* **Selected passage**
--- Begin ---

HDU: Time Limit: 10000/5000 MS (Java/Others) Memory Limit: 65536/65536 K (Java/Others)

POJ: Time Limit: 8000 MS Memory Limit: 262144 K

Problem Description

In the age of television, not many people attend theater performances. Antique Comedians of Malidinesia are aware of this fact. They want to propagate theater and, most of all, Antique Comedies. They have printed invitation cards with all the necessary information and with the programme. A lot of students were hired to distribute these invitations among the people. Each student volunteer has assigned exactly one bus stop and he or she stays there the whole day and gives invitation to people travelling by bus. A special course was taken where students learned how to influence people and what is the difference between influencing and robbery.
The transport system is very special: all lines are unidirectional and connect exactly two stops. Buses leave the originating stop with passangers each half an hour. After reaching the destination stop they return empty to the originating stop, where they wait until the next full half an hour, e.g. X:00 or X:30, where ‘X‘ denotes the hour. The fee for transport between two stops is given by special tables and is payable on the spot. The lines are planned in such a way, that each round trip (i.e. a journey starting and finishing at the same stop) passes through a Central Checkpoint Stop (CCS) where each passenger has to pass a thorough check including body scan.

All the ACM student members leave the CCS each morning. Each volunteer is to move to one predetermined stop to invite passengers. There are as many volunteers as stops. At the end of the day, all students travel back to CCS. You are to write a computer program that helps ACM to minimize the amount of money to pay every day for the transport of their employees.

--- End ---

* **Required work**
1: Answer these questions from the problem description:
(a) How often do buses leave the originating stop?
(b) What memory limit does POJ give?
(c) How does the number of volunteers compare with the number of stops?
2: Transcribe everything in the problem description from "All the ACM" down to "of their employees.".

* **Information supplied**
--- Begin ---

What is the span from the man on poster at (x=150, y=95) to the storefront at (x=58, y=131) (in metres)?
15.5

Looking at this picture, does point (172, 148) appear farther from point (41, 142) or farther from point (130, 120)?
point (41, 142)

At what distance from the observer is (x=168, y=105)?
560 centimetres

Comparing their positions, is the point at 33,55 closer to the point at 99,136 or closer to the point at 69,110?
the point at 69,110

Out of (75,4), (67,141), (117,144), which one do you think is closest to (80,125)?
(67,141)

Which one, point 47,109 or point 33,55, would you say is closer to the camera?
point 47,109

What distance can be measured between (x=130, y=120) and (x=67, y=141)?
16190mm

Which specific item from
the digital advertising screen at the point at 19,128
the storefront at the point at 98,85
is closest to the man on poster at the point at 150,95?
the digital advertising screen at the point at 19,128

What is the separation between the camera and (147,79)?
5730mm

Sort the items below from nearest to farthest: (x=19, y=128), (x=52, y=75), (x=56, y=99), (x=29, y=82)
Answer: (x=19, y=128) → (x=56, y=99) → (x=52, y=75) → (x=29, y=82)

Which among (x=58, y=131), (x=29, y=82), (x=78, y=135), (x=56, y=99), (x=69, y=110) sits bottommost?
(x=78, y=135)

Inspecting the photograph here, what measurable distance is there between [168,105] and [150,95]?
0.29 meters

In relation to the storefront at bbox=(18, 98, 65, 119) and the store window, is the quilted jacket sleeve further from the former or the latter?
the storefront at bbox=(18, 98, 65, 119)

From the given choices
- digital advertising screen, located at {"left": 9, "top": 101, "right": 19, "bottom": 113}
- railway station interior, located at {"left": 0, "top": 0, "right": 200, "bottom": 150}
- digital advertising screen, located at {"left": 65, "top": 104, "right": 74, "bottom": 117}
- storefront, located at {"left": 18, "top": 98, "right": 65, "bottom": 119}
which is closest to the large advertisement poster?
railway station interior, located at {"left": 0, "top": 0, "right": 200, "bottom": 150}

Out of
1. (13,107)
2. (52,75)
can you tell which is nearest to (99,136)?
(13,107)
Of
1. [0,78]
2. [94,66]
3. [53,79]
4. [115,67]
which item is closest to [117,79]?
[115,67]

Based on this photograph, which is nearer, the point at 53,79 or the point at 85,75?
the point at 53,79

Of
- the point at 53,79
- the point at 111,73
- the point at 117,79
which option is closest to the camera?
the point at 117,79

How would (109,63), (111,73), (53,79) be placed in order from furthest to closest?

--- End ---

* **Outputs for the tasks**
1:
(a) Every half an hour.
(b) 262144 K.
(c) There are as many volunteers as stops.

2:
All the ACM student members leave the CCS each morning. Each volunteer is to move to one predetermined stop to invite passengers. There are as many volunteers as stops. At the end of the day, all students travel back to CCS. You are to write a computer program that helps ACM to minimize the amount of money to pay every day for the transport of their employees.